Nos registros sobre a história desse filme, consta que a intenção inicial de seus realizadores, fora utilizar muitas músicas do Led Zeppelin como parâmetro para sedimentar a narrativa. No entanto, como é bem sabido, obter a permissão a usar os direitos autorais dos fonogramas e edição de uma banda desse porte, é muito difícil, para não dizer impossível, mesmo caso dos Beatles e dos Rolling Stones, portanto, optou-se por uma outra safra de artistas a compor a trilha e nesse quesito, como já informei, muitos sons ótimos são escutados.
Uma pena por outro lado, visto que pelo que eu entendi, a intenção da produção seria modificar significativamente o roteiro, ao utilizar as músicas do Led Zeppelin como um parâmetro ao estilo de um libreto de ópera, portanto, nesse caso o filme ganharia um outro verniz mais sofisticado, eu acredito.
 
A acrescentar outros atores que participaram, cito: Clifton Collins Jr. (como Taks), Kevin Kilner (como o policial Dean), o comediante Taylor Negron (como Clerk), David Groh (como o pai lutador de Jill), Michael Wiseman (como o irmão de Crump), Art Chudabala (como Mike Dick), Daniel Collins (como Crump), e outros.
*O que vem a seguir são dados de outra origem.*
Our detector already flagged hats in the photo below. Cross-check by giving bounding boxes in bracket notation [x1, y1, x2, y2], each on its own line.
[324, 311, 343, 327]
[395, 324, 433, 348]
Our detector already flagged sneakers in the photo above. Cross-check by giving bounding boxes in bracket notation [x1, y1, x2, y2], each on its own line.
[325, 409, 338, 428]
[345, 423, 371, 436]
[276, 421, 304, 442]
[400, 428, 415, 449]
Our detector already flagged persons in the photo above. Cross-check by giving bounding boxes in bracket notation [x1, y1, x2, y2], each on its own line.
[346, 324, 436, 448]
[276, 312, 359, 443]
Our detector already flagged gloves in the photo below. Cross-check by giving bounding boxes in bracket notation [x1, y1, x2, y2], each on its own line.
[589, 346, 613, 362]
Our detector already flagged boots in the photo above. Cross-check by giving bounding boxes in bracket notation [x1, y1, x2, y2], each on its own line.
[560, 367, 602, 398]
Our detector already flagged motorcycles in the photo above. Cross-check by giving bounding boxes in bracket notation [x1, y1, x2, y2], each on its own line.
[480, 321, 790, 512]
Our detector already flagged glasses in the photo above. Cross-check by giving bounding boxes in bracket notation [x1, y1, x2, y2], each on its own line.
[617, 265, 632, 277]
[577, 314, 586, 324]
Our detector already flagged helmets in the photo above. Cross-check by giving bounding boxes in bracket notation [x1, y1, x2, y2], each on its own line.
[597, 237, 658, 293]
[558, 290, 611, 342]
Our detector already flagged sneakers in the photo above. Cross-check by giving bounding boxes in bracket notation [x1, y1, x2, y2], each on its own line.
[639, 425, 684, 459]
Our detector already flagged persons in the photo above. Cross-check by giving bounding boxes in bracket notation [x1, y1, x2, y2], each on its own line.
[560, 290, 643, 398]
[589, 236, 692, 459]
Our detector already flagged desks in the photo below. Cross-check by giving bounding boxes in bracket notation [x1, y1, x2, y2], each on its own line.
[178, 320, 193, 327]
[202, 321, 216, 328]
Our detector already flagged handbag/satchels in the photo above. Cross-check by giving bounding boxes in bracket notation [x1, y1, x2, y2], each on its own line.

Escrito por James Melkonian e Rich Wilks, foi dirigido por James Melkonian. Lançado em 1994, é tratado como uma produção barata e consequentemente como uma atração menor, feita para ser exibida no máximo na sessão da tarde, para ser assistida sob soslaio enquanto cochila-se no sofá, após o almoço, mas pelo teor sexual e a envolver cenas com drogas e bebidas, além do linguajar chulo, ao pensar bem, acredito que seja mais adequado em assistir-se em meio a uma eventual sessão coruja, no avançar da madrugada e com a certeza que os pais estejam a dormir, caso o espectador seja um adolescente, tal qual os atores protagonistas deste filme. 
 

Brincadeiras à parte, esse filme realmente transitou em exibições desse teor, sem maior destaque. Ainda assim, foi lançado em formato VHS na época e posteriormente ganhou versão em DVD. Está disponível no YouTube, na versão integral e gratuita, na época em que escrevi a resenha (2019).

Esta resenha foi escrita para fazer parte do livro: "Luz; Câmera & Rock'n' Roll, em seu volume III, com a leitura disponível a partir da página 254.